Goal:
Every line of the data must be copied exactly.

Stored data:
——

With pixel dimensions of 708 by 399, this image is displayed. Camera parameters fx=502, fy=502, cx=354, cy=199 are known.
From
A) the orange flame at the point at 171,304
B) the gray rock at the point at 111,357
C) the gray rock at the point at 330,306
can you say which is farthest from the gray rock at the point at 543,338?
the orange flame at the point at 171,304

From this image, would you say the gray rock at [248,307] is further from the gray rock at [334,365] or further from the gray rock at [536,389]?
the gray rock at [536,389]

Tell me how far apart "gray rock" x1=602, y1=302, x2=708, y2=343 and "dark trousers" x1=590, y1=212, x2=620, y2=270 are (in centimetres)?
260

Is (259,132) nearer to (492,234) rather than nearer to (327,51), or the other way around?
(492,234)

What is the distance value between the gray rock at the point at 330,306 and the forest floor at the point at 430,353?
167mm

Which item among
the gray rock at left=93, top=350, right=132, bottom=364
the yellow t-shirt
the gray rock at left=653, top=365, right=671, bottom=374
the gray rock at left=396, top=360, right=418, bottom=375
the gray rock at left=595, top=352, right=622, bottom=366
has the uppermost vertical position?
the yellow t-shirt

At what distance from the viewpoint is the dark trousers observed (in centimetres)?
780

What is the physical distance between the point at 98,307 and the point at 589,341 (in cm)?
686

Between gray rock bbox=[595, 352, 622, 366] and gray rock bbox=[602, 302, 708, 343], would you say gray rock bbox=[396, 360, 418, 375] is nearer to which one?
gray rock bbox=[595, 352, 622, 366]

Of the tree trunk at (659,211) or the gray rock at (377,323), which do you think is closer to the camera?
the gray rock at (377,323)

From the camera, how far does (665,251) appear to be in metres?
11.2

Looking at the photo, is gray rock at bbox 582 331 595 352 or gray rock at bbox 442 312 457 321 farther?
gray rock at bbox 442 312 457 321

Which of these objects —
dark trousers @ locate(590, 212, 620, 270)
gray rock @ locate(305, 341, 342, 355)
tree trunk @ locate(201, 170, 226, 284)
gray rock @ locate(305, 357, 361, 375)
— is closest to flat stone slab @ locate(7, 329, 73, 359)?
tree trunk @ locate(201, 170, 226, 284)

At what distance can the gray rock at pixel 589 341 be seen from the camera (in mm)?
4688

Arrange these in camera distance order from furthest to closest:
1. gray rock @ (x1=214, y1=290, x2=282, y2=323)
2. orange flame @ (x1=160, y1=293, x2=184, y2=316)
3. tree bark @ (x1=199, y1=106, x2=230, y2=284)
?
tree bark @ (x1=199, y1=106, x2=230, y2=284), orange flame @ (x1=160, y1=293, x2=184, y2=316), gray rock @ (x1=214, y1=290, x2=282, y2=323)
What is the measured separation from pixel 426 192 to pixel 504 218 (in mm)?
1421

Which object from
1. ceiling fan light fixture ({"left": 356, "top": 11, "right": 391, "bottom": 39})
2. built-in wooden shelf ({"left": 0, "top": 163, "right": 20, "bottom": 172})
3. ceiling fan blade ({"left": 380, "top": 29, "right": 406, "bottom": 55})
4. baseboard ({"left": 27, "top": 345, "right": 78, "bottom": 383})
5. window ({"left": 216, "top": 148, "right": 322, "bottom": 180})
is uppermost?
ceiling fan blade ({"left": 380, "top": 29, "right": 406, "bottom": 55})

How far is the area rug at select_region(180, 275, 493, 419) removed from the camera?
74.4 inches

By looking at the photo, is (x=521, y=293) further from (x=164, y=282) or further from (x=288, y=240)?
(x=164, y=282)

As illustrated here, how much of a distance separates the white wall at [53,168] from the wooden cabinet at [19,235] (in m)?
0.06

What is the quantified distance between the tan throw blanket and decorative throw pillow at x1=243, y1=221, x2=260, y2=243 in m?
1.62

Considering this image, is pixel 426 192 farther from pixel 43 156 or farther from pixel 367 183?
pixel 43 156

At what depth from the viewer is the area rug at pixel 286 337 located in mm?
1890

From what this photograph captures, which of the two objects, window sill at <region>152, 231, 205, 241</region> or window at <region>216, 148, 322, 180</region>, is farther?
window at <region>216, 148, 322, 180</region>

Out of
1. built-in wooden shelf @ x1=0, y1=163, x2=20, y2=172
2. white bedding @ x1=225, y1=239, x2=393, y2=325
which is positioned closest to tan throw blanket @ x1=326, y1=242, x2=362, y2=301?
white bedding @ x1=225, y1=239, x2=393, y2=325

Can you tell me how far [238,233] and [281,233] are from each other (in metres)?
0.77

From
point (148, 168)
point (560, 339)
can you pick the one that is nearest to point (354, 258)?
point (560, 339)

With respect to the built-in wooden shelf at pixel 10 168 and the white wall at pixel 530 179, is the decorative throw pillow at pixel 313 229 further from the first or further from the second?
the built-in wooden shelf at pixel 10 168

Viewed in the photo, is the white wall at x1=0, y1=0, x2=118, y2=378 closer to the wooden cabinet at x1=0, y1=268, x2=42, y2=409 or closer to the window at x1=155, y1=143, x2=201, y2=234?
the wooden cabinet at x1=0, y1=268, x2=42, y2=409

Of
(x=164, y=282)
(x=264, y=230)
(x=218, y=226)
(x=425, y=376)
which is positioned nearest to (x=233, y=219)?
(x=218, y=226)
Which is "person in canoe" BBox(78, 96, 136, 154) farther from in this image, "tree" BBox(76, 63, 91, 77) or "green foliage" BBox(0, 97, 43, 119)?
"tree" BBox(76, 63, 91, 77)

——

Expected output:
With pixel dimensions of 708 by 399, this image is displayed. Camera parameters fx=502, fy=502, cx=354, cy=199 are known.
From
A) the orange flame at the point at 171,304
B) the gray rock at the point at 111,357
C) the gray rock at the point at 330,306
can you say which is farthest from the gray rock at the point at 543,338?
the orange flame at the point at 171,304

From this image, would you say the gray rock at [248,307] is further from the gray rock at [334,365] or further from the gray rock at [536,389]?
the gray rock at [536,389]

Tell me how far apart "gray rock" x1=602, y1=302, x2=708, y2=343 and "dark trousers" x1=590, y1=212, x2=620, y2=270 are (in centimetres)?
260

Is (259,132) nearer to (492,234) rather than nearer to (327,51), or the other way around?
(492,234)

What is the distance value between the gray rock at the point at 330,306 and the forest floor at the point at 430,353?
167mm

Which item among
the gray rock at left=93, top=350, right=132, bottom=364
the yellow t-shirt
the gray rock at left=653, top=365, right=671, bottom=374
the gray rock at left=396, top=360, right=418, bottom=375
the gray rock at left=595, top=352, right=622, bottom=366
has the uppermost vertical position?
the yellow t-shirt

At what distance from the viewpoint is the dark trousers observed (in centimetres)?
780

What is the physical distance between the point at 98,307 and the point at 589,341 (in cm)?
686

Between gray rock bbox=[595, 352, 622, 366] and gray rock bbox=[602, 302, 708, 343], would you say gray rock bbox=[396, 360, 418, 375] is nearer to which one?
gray rock bbox=[595, 352, 622, 366]

Of the tree trunk at (659,211) or the gray rock at (377,323), which do you think is closer to the camera?
the gray rock at (377,323)

From the camera, how far does (665,251) appear to be in metres?
11.2

Looking at the photo, is gray rock at bbox 582 331 595 352 or gray rock at bbox 442 312 457 321 farther?
gray rock at bbox 442 312 457 321

Which of these objects —
dark trousers @ locate(590, 212, 620, 270)
gray rock @ locate(305, 341, 342, 355)
tree trunk @ locate(201, 170, 226, 284)
gray rock @ locate(305, 357, 361, 375)
— is closest to flat stone slab @ locate(7, 329, 73, 359)?
tree trunk @ locate(201, 170, 226, 284)

At what distance can the gray rock at pixel 589 341 be seen from the camera (in mm)?
4688

Arrange these in camera distance order from furthest to closest:
1. gray rock @ (x1=214, y1=290, x2=282, y2=323)
2. orange flame @ (x1=160, y1=293, x2=184, y2=316)
3. tree bark @ (x1=199, y1=106, x2=230, y2=284)
?
tree bark @ (x1=199, y1=106, x2=230, y2=284), orange flame @ (x1=160, y1=293, x2=184, y2=316), gray rock @ (x1=214, y1=290, x2=282, y2=323)
What is the measured separation from pixel 426 192 to pixel 504 218 (in mm)?
1421

Which object from
1. ceiling fan light fixture ({"left": 356, "top": 11, "right": 391, "bottom": 39})
2. built-in wooden shelf ({"left": 0, "top": 163, "right": 20, "bottom": 172})
3. ceiling fan blade ({"left": 380, "top": 29, "right": 406, "bottom": 55})
4. baseboard ({"left": 27, "top": 345, "right": 78, "bottom": 383})
5. window ({"left": 216, "top": 148, "right": 322, "bottom": 180})
is uppermost?
ceiling fan blade ({"left": 380, "top": 29, "right": 406, "bottom": 55})

How far is the area rug at select_region(180, 275, 493, 419) removed from the camera?
74.4 inches

By looking at the photo, is (x=521, y=293) further from (x=164, y=282) or further from (x=288, y=240)?
(x=164, y=282)

As illustrated here, how much of a distance separates the white wall at [53,168] from the wooden cabinet at [19,235] (in m)?
0.06

What is the quantified distance between the tan throw blanket and decorative throw pillow at x1=243, y1=221, x2=260, y2=243 in m?
1.62

Considering this image, is pixel 426 192 farther from pixel 43 156 or farther from pixel 367 183?
pixel 43 156

At what depth from the viewer is the area rug at pixel 286 337 located in mm?
1890

From what this photograph captures, which of the two objects, window sill at <region>152, 231, 205, 241</region> or window at <region>216, 148, 322, 180</region>, is farther?
window at <region>216, 148, 322, 180</region>

Out of
1. built-in wooden shelf @ x1=0, y1=163, x2=20, y2=172
2. white bedding @ x1=225, y1=239, x2=393, y2=325
which is positioned closest to tan throw blanket @ x1=326, y1=242, x2=362, y2=301?
white bedding @ x1=225, y1=239, x2=393, y2=325

Can you tell me how far [238,233] and [281,233] are from each other (in metres)?
0.77

From
point (148, 168)
point (560, 339)
can you pick the one that is nearest to point (354, 258)?
point (560, 339)

With respect to the built-in wooden shelf at pixel 10 168 and the white wall at pixel 530 179, is the decorative throw pillow at pixel 313 229 further from the first or further from the second?
the built-in wooden shelf at pixel 10 168

Viewed in the photo, is the white wall at x1=0, y1=0, x2=118, y2=378 closer to the wooden cabinet at x1=0, y1=268, x2=42, y2=409 or closer to the window at x1=155, y1=143, x2=201, y2=234?
the wooden cabinet at x1=0, y1=268, x2=42, y2=409

Of
(x=164, y=282)
(x=264, y=230)
(x=218, y=226)
(x=425, y=376)
which is positioned nearest to (x=233, y=219)?
(x=218, y=226)
Which is "person in canoe" BBox(78, 96, 136, 154) farther from in this image, "tree" BBox(76, 63, 91, 77) or "green foliage" BBox(0, 97, 43, 119)?
"tree" BBox(76, 63, 91, 77)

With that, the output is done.